What you will do:
Each line in the data must be reproduced as written, except for any picture.

Entries supplied:
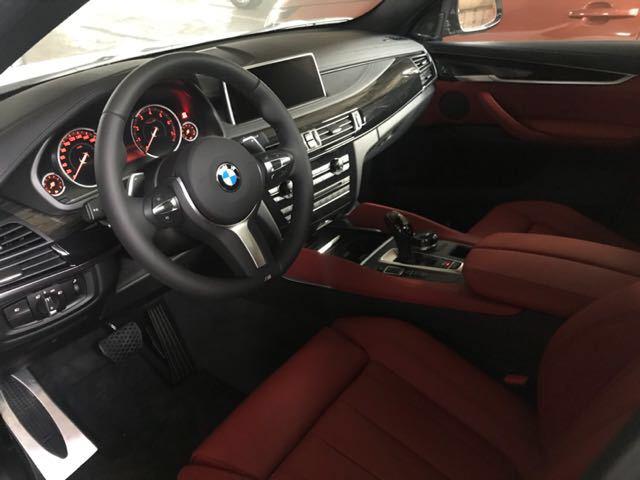 2018款宝马X6前座椅配备了安全带限力器和安全带张紧器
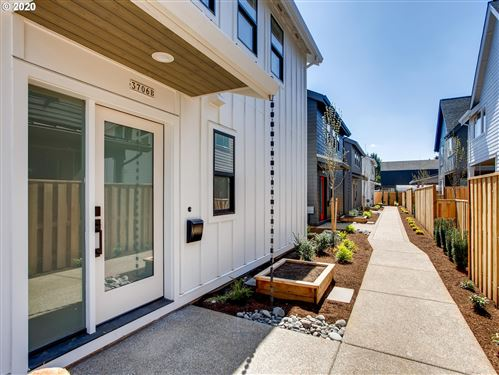 Photo of 3706 SE 67th AVE #B, Portland, OR 97206 (MLS # 20387249)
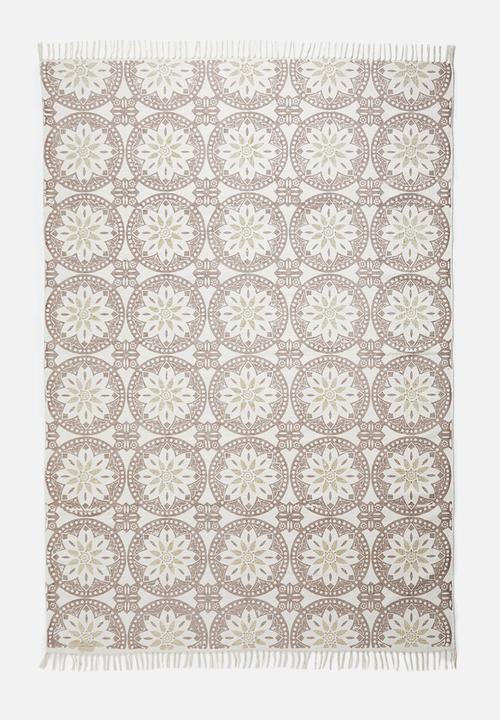 160x230 Rug Carpet Vidalondon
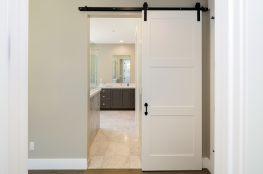 Szafy i drzwi przesuwne – wymysł czy użyteczność?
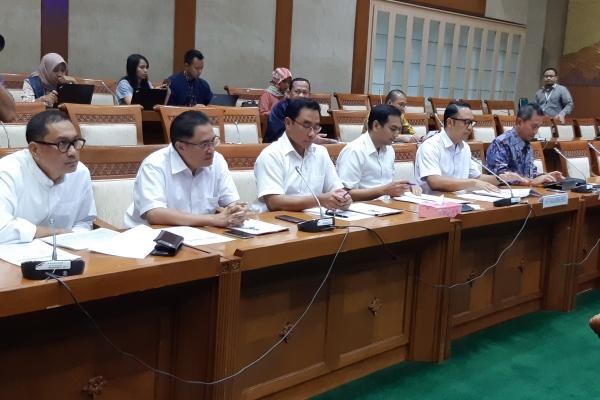 Jajaran Direksi Garuda Indonesia saat menghadiri rapat dengar pendapat dengan Komisi VI DPR RI, Jakarta, Selasa (21/5/2019) - Bisnis/Muhammad Ridwan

Solution to the exercise:
 2018款宝马X6前座椅配备了安全带限力器和安全带张紧器
 Photo of 3706 SE 67th AVE #B, Portland, OR 97206 (MLS # 20387249)
 160x230 Rug Carpet Vidalondon
 Szafy i drzwi przesuwne – wymysł czy użyteczność?
 Jajaran Direksi Garuda Indonesia saat menghadiri rapat dengar pendapat dengan Komisi VI DPR RI, Jakarta, Selasa (21/5/2019) - Bisnis/Muhammad Ridwan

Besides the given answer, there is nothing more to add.